OBJECTIVE: Continue the passage on how relaxed memory ordering benefits compilers and hardware, starting after its final sentence.

SELECTED EXCERPT:
** BEGIN **

TL;DR: It gives the compiler and hardware more room to take advantage of the as-if rule by not requiring it to preserve all behaviour of the original source, only the result of the single thread itself.
Taking the externally-observable (from other threads) ordering of loads/stores out of the picture as something that optimizations must preserve gives the compiler a lot of room to merge things into fewer operations. For the hardware, delaying stores is the big one, but for compilers all kinds of reordering can help.
(Letting cache-hit loads finish before earlier cache-miss loads is also useful for hardware, and same for stores, without having to do load-order speculation with possible roll-back. Jeff Preshing's Memory Barriers Are Like Source Control Operations has useful analogies and descriptions of plausible ways hardware can do it. But modern x86 CPUs throw enough transistors and power at these ordering requirements to manage them without huge performance downsides in most code.)
(See part-way down for a section on why it helps the compiler)
Why it helps hardware
Hardware reordering earlier stores with later loads (StoreLoad reordering) inside the CPU is essential for out-of-order execution. (See below).

** END **

SOURCE EXCERPT:

** BEGIN **

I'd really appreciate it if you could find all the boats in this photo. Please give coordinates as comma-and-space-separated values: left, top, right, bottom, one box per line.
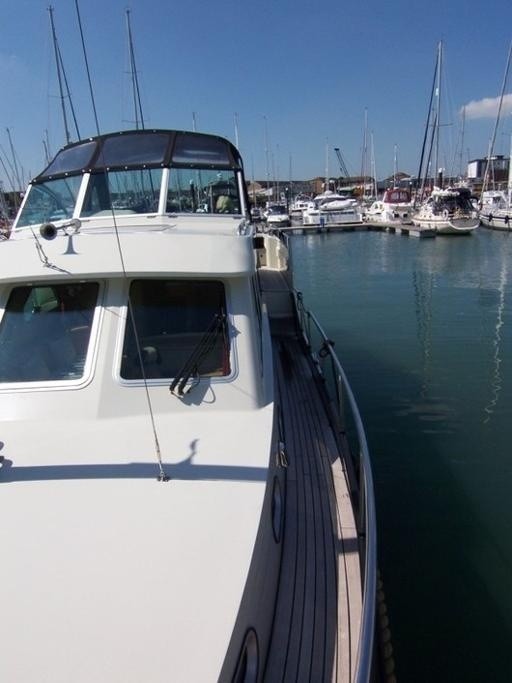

** END **

EXERCISE RESULT:
Other kinds of reordering (e.g. StoreStore reordering, which is the subject of your question) aren't essential, and high performance CPUs can be built with only StoreLoad reordering, not the other three kinds. (The prime example being tag:x86, where every store is a release-store, every load is an acquire-load. See the x86 tag wiki for more details.)
Some people, like Linus Torvalds, argue that reordering stores with other stores doesn't help the hardware much, because hardware already has to track store-ordering to support out-of-order execution of a single thread. (A single thread always runs as if all of its own stores/loads happen in program order.) See other posts in that thread on realworldtech if you're curious. And/or if you find Linus's mix of insults and sensible technical arguments entertaining :P
For Java, the issue is that, architectures exist where the hardware doesn't provide these ordering guarantees. Weak memory ordering is a common feature of RISC ISAs like ARM, PowerPC, and MIPS. (But not SPARC-TSO). The reasons behind that design decision are the same ones being argued over in the realworldtech thread I linked: make the hardware simpler, and let software request ordering when needed.
So Java's architect(s) didn't have much of a choice: Implementing a JVM for an architecture with a weaker memory model than the Java standard would require a store-barrier instruction after every single store, and a load-barrier before every load. (Except when the JVM's JIT-compiler can prove that no other thread can have a reference to that variable.) Running barrier instructions all the time is slow.
A strong memory model for Java would make efficient JVMs on ARM (and other ISAs) impossible. Proving that barriers aren't needed is near-impossible, requiring AI levels of global program-understanding. (This goes WAY beyond what normal optimizers do).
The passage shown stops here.